Philippe Jacottet: ‘Come Again, Destroyer’

Quote

Come near again, Destroyer,
That I may look upon your face and it give me counsel
in shattering
But it is I who approach and I believe I see him before me
Behind the mask scented with carnival violets
Isn’t it urgent to know him before he breaks my bones?
But he takes the question out of my mouth,
he disarms me, scattering me like almond flower petals
and the more I search, the more he misleads me,
the more I want to defy him, the larger he grows and
escapes me.
I’ve already given up earthly concerns to contemplate
only him
when he attacks beauty, when he demolished the city walls.
In him I saw the source of day,
and in him I must learnt to recognise
the one who poisons the water.
I must contain in one invisible reality
Both source and ashes, lips and a dead rat’s carcase.
I was too quick to praise him for what daylight he spreads,
his revenge is to seem unspeakable in this clarity,
refusing me peace at so low a price,
regaining vigour in this exquisite guise.

Sunday Notes

In 100 Days, Gabriel Josipovici, approaching his eightieth year, writes of trying to resist his innate sense of immortality, to be able to approach the inevitability of death with equanimity. It is, I suppose, the only way to contemplate the fact of death, our conspiracy to keep it unconscious a first and necessary line of defence.
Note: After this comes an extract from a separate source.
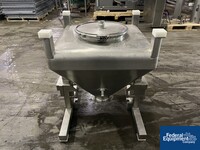Image of 150 Liter Servolift Bin, S/S 04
Today, prompted by reading Karl One Knausgaard’s The Morning Star, I consulted the tables of life expectancy in England. Unless I get seriously ill or die in an accident I will experience roughly twenty-five more birthdays. Time enough maybe for another couple of thousand books though I do sometimes wonder what I miss when huddled in a fortress of literature. The Morning Star is infuriating and compelling in equal part. It ends with an extraordinary essay that gave me a sense that I should read the whole book again after carefully rereading the essay. I looked up some reviews and learnt that it may have been added as an afterthought and that The Morning Star is the first of a series.

In his novel, Knausgaard refers to a three-volume treatise on death, The Realm of the Dead: A World History, by Olav O. Aukrust. If it exists, it is not translated into English. It is a sufficiently compelling area of study for me to turn to online sources to order Philippe Aries’ The Hour of Our Death, recommended by Daniel, Thomas Laquer’s well-reviewed The Work of the Dead, and successfully look for my unread copy of Robert Pogue Harrison’s Dominion of the Dead (thanks, Steve).

This week I bought Bruce Kirmmse’s new translation of Kierkegaard’s Fear and Trembling and his earlier translation of The Lily of the Field and the Bird of the Air, both also prompted by The Morning Star. In London I also picked up a copy of Vladimir Sorokin’s Day of the Oprichnik, Carolyn Forché’s In the Lateness of the World (primarily for the poem Museum of Stones, but there are several others of interest), Peter Handke’s newly translated essay collection: Quiet Places, and a second-hand copy of William Faulkner’s As I Lay Dying.